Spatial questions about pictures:

┄┄┄┄┄┄

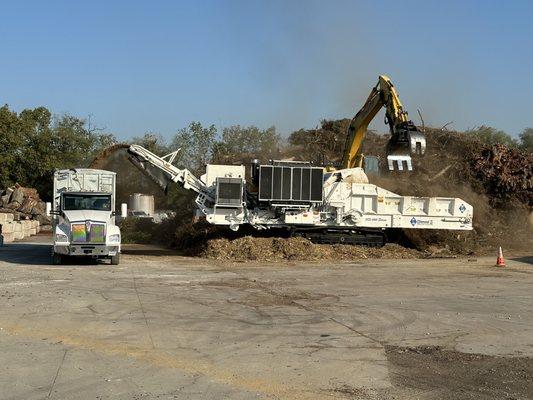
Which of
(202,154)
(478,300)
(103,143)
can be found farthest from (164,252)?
(103,143)

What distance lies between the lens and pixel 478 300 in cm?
1447

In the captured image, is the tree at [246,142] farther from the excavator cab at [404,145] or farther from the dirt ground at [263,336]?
the dirt ground at [263,336]

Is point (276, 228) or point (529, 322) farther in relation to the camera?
point (276, 228)

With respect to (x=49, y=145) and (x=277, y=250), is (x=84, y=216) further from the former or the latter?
(x=49, y=145)

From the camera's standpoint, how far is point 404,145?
23.3 meters

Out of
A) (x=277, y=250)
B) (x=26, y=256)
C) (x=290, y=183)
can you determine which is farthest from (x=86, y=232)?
(x=290, y=183)

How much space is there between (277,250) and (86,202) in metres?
7.09

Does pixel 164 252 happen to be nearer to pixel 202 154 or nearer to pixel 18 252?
pixel 18 252

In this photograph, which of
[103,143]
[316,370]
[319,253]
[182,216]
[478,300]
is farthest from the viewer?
[103,143]

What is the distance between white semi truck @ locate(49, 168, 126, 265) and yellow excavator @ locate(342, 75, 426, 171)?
9968mm

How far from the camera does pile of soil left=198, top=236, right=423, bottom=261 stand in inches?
958

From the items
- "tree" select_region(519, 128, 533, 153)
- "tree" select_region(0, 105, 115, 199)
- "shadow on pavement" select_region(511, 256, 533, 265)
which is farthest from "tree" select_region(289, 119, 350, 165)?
"tree" select_region(519, 128, 533, 153)

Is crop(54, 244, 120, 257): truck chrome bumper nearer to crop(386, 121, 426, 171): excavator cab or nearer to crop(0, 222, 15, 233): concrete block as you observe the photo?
crop(386, 121, 426, 171): excavator cab

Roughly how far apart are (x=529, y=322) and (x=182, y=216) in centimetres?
2265
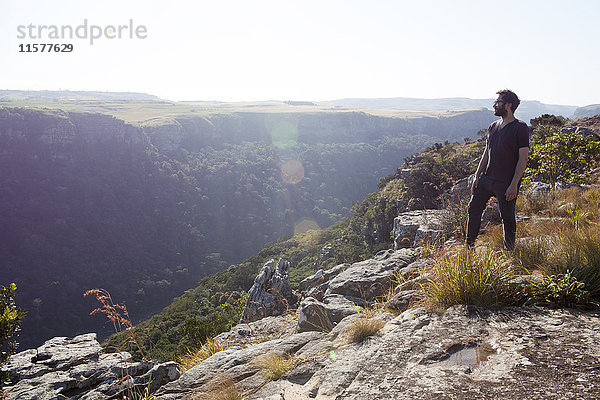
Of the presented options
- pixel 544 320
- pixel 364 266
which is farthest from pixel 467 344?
pixel 364 266

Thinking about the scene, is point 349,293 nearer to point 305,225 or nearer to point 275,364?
point 275,364

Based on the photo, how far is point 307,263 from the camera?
110ft

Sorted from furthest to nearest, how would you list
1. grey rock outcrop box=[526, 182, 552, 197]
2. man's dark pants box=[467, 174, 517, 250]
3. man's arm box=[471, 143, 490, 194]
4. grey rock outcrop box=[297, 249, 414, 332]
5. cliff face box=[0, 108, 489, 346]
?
cliff face box=[0, 108, 489, 346]
grey rock outcrop box=[526, 182, 552, 197]
man's arm box=[471, 143, 490, 194]
grey rock outcrop box=[297, 249, 414, 332]
man's dark pants box=[467, 174, 517, 250]

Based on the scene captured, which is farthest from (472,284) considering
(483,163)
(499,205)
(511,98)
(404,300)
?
(511,98)

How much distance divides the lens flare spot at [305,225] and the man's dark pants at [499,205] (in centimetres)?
7005

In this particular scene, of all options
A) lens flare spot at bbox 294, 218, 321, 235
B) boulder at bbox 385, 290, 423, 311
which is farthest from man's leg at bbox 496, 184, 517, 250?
lens flare spot at bbox 294, 218, 321, 235

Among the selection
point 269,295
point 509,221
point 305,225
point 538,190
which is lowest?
point 305,225

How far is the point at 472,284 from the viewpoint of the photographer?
115 inches

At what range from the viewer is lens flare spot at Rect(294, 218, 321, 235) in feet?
248

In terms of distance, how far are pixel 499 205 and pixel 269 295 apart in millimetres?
8358

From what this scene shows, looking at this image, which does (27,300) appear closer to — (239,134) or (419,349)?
(419,349)

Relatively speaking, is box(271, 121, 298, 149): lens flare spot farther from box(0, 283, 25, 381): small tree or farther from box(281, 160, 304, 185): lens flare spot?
box(0, 283, 25, 381): small tree

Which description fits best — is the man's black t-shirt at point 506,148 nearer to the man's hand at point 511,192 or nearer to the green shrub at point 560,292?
the man's hand at point 511,192

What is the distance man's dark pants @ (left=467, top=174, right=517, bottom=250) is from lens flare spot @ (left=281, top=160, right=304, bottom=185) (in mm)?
89737
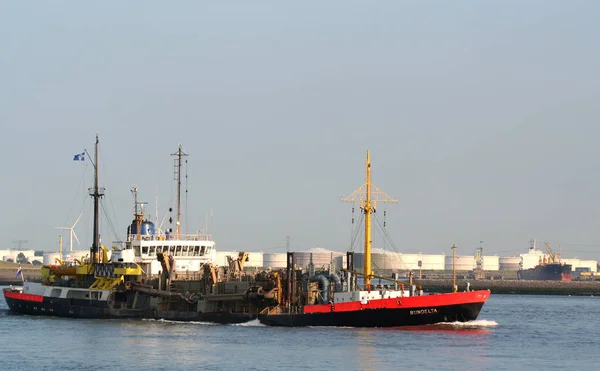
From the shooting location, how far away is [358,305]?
6312 cm

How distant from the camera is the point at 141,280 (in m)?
73.6

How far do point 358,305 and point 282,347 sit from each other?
947cm

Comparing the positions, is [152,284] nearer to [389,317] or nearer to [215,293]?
[215,293]

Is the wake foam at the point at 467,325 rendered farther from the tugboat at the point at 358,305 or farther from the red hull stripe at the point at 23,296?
the red hull stripe at the point at 23,296

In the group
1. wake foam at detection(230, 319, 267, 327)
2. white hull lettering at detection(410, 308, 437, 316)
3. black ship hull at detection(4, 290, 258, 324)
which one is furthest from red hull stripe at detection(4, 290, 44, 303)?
white hull lettering at detection(410, 308, 437, 316)

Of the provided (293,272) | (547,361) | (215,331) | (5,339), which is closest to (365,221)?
(293,272)

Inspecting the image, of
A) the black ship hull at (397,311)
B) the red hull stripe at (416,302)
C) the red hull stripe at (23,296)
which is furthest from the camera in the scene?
the red hull stripe at (23,296)

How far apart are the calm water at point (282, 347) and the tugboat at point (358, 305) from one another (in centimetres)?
93

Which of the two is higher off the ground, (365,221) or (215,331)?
(365,221)

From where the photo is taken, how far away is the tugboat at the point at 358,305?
207 feet

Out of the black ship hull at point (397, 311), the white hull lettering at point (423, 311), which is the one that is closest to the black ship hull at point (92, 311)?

┄┄┄┄┄┄

# EXERCISE:
Rewrite all of the lines above with "farthest" replaced by "most distant" wherever it appears and nothing else altered. Omit the pictures from your answer.

# FINISHED EXERCISE:
Which of
(202,154)
(478,300)
(103,143)
can be found most distant from (164,252)?
(103,143)

What distance lies between the lens and pixel 478 300 in cm?
1447

In the captured image, is the tree at [246,142] farther from the excavator cab at [404,145] or farther from the dirt ground at [263,336]?
the dirt ground at [263,336]

Is point (276, 228) or point (529, 322) farther in relation to the camera?
point (276, 228)

With respect to (x=49, y=145) and (x=277, y=250), is (x=84, y=216) further from the former or the latter?
(x=49, y=145)

From the camera's standpoint, how far is point 404,145?
23.3 meters

Out of
A) (x=277, y=250)
B) (x=26, y=256)
C) (x=290, y=183)
can you determine which is most distant from (x=86, y=232)?
(x=290, y=183)

How much space is there between (277,250) and (86,202) in metres?
7.09

Does pixel 164 252 happen to be nearer to pixel 202 154 or nearer to pixel 18 252?
pixel 18 252

In this photograph, which of
[103,143]
[316,370]
[319,253]
[182,216]
[478,300]
is most distant from the viewer?
[103,143]

What is the distance between white semi truck @ locate(49, 168, 126, 265) and yellow excavator @ locate(342, 75, 426, 171)?
9968mm

How far from the camera does pile of soil left=198, top=236, right=423, bottom=261 stand in inches?
958

From the items
- "tree" select_region(519, 128, 533, 153)
- "tree" select_region(0, 105, 115, 199)
- "shadow on pavement" select_region(511, 256, 533, 265)
which is most distant from "tree" select_region(289, 119, 350, 165)?
"tree" select_region(519, 128, 533, 153)

Is crop(54, 244, 120, 257): truck chrome bumper nearer to crop(386, 121, 426, 171): excavator cab or nearer to crop(0, 222, 15, 233): concrete block as you observe the photo?
crop(386, 121, 426, 171): excavator cab

Roughly how far apart are (x=529, y=322) and (x=182, y=216) in centimetres?
2265
Of the presented options
- pixel 544 320
- pixel 364 266
which is most distant from pixel 467 344?
pixel 364 266

Thinking about the scene, is point 349,293 nearer to point 305,225 or nearer to point 275,364?
point 275,364

Based on the photo, how far is point 307,263 from the camera?
110ft

Sorted from furthest to nearest, how would you list
1. grey rock outcrop box=[526, 182, 552, 197]
2. man's dark pants box=[467, 174, 517, 250]
3. man's arm box=[471, 143, 490, 194]
4. grey rock outcrop box=[297, 249, 414, 332]
5. cliff face box=[0, 108, 489, 346]
?
cliff face box=[0, 108, 489, 346]
grey rock outcrop box=[526, 182, 552, 197]
man's arm box=[471, 143, 490, 194]
grey rock outcrop box=[297, 249, 414, 332]
man's dark pants box=[467, 174, 517, 250]

Based on the scene captured, which is most distant from (472,284) considering
(483,163)
(499,205)
(511,98)
(404,300)
?
(511,98)

How much distance divides the lens flare spot at [305,225] and the man's dark pants at [499,205] (in centimetres)?
7005

In this particular scene, of all options
A) lens flare spot at bbox 294, 218, 321, 235
B) boulder at bbox 385, 290, 423, 311
which is most distant from man's leg at bbox 496, 184, 517, 250?
lens flare spot at bbox 294, 218, 321, 235

Among the selection
point 269,295
point 509,221
point 305,225
point 538,190
which is lowest?
point 305,225

How far is the point at 472,284 from the viewpoint of the photographer?
115 inches

At what range from the viewer is lens flare spot at Rect(294, 218, 321, 235) in feet?
248

In terms of distance, how far are pixel 499 205 and pixel 269 295 apart in millimetres?
8358

From what this scene shows, looking at this image, which does (27,300) appear closer to — (239,134) or (419,349)?
(419,349)

Relatively speaking, is box(271, 121, 298, 149): lens flare spot farther from box(0, 283, 25, 381): small tree or farther from box(281, 160, 304, 185): lens flare spot?
box(0, 283, 25, 381): small tree

Which description fits best — is the man's black t-shirt at point 506,148 nearer to the man's hand at point 511,192 or nearer to the green shrub at point 560,292?
the man's hand at point 511,192

What is the distance man's dark pants @ (left=467, top=174, right=517, bottom=250) is from lens flare spot @ (left=281, top=160, right=304, bottom=185) (in mm)?
89737
From the shooting location, how far away is [358,305]?
6312 cm

How distant from the camera is the point at 141,280 (in m)?
73.6

How far do point 358,305 and point 282,347 sit from each other?
947cm

Comparing the positions, is [152,284] nearer to [389,317] or nearer to [215,293]?
[215,293]

Is the wake foam at the point at 467,325 rendered farther from the tugboat at the point at 358,305 or farther from the red hull stripe at the point at 23,296?
the red hull stripe at the point at 23,296

In the group
1. wake foam at detection(230, 319, 267, 327)
2. white hull lettering at detection(410, 308, 437, 316)
3. black ship hull at detection(4, 290, 258, 324)
which one is furthest from red hull stripe at detection(4, 290, 44, 303)?
white hull lettering at detection(410, 308, 437, 316)

Of the provided (293,272) | (547,361) | (215,331) | (5,339), which is closest to (365,221)?
(293,272)

Inspecting the image, of
A) the black ship hull at (397,311)
B) the red hull stripe at (416,302)
C) the red hull stripe at (23,296)
which is furthest from the camera in the scene?
the red hull stripe at (23,296)

How far apart are the calm water at point (282, 347) and the tugboat at point (358, 305) from one another (in centimetres)?
93

Which of the two is higher off the ground, (365,221) or (215,331)?
(365,221)

From where the photo is taken, how far away is the tugboat at the point at 358,305?
207 feet

Out of the black ship hull at point (397, 311), the white hull lettering at point (423, 311), which is the one that is closest to the black ship hull at point (92, 311)?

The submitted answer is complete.